With that, Spock released the doctor and hailed the bridge, ordering them to cut off power to the transporter room.
"I thought you were going to help us!" McCoy shouted, not bothering to disguise his outrage.
Spock narrowed his eyes at him. "I suggest that you watch your tone, Doctor," he warned. "I am merely ensuring that your captain does not leave until we reach the transporter room."
But Spock couldn't quite leave it at that. And so he shaded the truth in his next words. He wanted to see how McCoy would react to the possibility of remaining behind. "It is unlikely that they can leave without you—I believe all four of you are necessary—but that is not certain."
Spock paused and cocked his head at the doctor. "It's almost a pity. I find you more…interesting than your counterpart."
He watched the doctor's reaction carefully. There was no mistaking it—McCoy was horrified at the thought of remaining here. Yes, the doctor wanted him. That was partly, no doubt, because he identified him with 'his' Spock. But it was partly because he found him intriguing by his own rights. Nonetheless, he could not stand to think of remaining in this universe.
"But I must have my captain back," Spock continued, "And, if I understand what your Mr. Scott intends, that may not be possible if I keep you behind."
It was a lie, but McCoy accepted it. And the relief in his face was quite evident. It was tinged with a certain ironic regret, but it was relief just the same.
Spock nodded at the door, giving the doctor a silent order to accompany him. McCoy obeyed him. Spock took hold of his arm in a warning grip—he did not think the doctor would attempt anything foolish, but it was as well to be certain—and the two men made their way to the turbo lift.

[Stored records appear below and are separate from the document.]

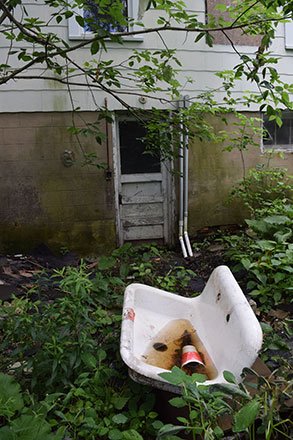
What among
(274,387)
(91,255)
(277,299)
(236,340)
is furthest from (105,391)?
(91,255)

The turbo lift was empty as they entered. Spock entered the proper floor with his free hand and turned back to McCoy.
"You should speak your mind to my counterpart," he advised.
Bones stared at him for a long moment. "Why?" he managed at last. "You think—you think there's some chance that he returns my feelings?"
Spock raised one eyebrow at him. "On the contrary, Doctor, I think that highly unlikely. But I also think that cowardice does not become you."
McCoy treated him to a sour smile. He seemed to accept the criticism and recognize the irony: the Spock who wanted him belonged to a different world. His Spock cherished him as a friend, nothing more.
It seemed, then, that McCoy was consigned to a purgatory of his own.
Much later Spock sat in his quarters, considering 'Bones.' He had sent the doctor back to his own universe, along with his compatriots. And he had noted that last pleading glance of the doctor's—a glance that asked him to look after his counterpart.
Spock would do so. But this McCoy was not Bones. He had the doctor's sentimentality and perhaps a trace of the doctor's compassion—but not his courage. That had been beaten from him long ago. Spock would do what he could to protect the man, but he would never respect him.
Spock frowned thoughtfully. He had heard other tales of inter-dimensional travel. Perhaps this was not the last time that he would cross paths with the mirror version of McCoy. The possibility of meeting him again was worth researching.
But he had more important things to think of at present. Both the mirror-Kirk and the mirror-McCoy had given him much food for thought. It was time to consider whether a better, more logical world could be salvaged from the Empire.
Whatever personal satisfaction he hoped to achieve for himself with his research would have to wait. The needs of the many, after all, outweighed the needs of the few.